Sandra Day O'Connor, décédée vendredi, est à jamais liée au mot « première » – la première femme à siéger à la Cour suprême. Mais surtout quand on pense au tribunal d’aujourd’hui, le mot qui pourrait le mieux la décrire est « dernière » – la dernière ancienne politicienne à avoir été juge.
La juge O'Connor a passé un peu plus de cinq ans en tant que sénatrice de l'État de l'Arizona, pour finalement devenir chef de la majorité républicaine, et son mandat au Capitole de Phoenix est la clé pour comprendre à la fois sa propre jurisprudence et ce qui manque dans la Cour suprême. Tribunal aujourd'hui.
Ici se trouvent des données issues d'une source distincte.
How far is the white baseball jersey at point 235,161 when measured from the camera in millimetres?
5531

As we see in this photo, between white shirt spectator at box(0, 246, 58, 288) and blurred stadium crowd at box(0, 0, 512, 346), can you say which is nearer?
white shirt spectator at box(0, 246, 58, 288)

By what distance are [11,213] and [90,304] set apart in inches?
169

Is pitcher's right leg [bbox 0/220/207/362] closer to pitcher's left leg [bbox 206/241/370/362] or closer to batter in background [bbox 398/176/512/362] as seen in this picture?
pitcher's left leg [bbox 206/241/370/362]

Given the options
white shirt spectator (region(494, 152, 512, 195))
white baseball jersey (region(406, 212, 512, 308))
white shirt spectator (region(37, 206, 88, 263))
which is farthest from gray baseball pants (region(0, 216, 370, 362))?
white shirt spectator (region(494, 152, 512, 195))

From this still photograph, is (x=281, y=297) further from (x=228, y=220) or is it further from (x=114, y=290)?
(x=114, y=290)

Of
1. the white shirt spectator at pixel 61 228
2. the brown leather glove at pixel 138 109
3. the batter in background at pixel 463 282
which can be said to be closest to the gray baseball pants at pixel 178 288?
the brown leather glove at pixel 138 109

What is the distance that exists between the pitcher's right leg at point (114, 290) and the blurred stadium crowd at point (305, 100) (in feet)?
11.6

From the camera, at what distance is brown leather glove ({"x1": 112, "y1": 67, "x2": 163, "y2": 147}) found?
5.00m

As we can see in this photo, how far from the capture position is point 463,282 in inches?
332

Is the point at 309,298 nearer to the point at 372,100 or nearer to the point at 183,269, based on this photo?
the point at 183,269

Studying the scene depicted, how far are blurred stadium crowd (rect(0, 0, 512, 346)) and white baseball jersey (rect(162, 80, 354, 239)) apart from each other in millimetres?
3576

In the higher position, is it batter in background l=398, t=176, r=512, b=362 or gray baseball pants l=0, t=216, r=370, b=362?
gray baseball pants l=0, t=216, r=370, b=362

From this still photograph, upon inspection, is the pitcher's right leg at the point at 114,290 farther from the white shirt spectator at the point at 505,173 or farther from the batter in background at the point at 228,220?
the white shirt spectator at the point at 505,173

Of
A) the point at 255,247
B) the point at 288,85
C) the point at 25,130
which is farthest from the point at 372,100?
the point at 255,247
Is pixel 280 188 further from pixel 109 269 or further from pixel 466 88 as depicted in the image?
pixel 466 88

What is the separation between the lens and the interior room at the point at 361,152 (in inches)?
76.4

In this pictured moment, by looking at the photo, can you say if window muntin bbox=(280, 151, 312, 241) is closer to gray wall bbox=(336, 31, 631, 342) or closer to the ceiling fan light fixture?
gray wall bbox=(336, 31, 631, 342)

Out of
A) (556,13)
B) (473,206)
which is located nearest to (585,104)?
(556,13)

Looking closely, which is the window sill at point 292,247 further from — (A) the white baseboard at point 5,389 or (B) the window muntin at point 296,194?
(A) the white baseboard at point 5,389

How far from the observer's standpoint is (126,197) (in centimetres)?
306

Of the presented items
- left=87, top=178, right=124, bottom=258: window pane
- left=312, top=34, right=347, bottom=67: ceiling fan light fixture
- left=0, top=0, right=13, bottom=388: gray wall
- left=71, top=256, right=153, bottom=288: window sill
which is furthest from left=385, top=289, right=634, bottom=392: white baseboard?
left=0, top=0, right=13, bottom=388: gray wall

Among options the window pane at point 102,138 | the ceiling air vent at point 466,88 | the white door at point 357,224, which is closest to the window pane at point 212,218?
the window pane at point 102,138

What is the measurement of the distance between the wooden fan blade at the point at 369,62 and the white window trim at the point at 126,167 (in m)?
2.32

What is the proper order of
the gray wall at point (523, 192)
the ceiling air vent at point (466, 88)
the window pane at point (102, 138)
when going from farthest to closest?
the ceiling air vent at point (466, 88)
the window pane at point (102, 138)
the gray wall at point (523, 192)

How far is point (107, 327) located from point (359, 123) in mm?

Le juge O’Connor adorait être un homme politique et, d’une certaine manière, n’a jamais cessé de l’être. Bien sûr, elle n’avait pas à se présenter devant les électeurs en tant que juge, mais elle était parfaitement consciente de la nécessité pour le tribunal de rester dans les bonnes grâces du public. Sa philosophie judiciaire – qui était moins une idéologie globale qu’une inclination au cas par cas vers la modération – n’a jamais trouvé beaucoup de faveur parmi les professeurs de droit ; elle n’avait pas de théorie globale de la jurisprudence, comme l’engouement contempor...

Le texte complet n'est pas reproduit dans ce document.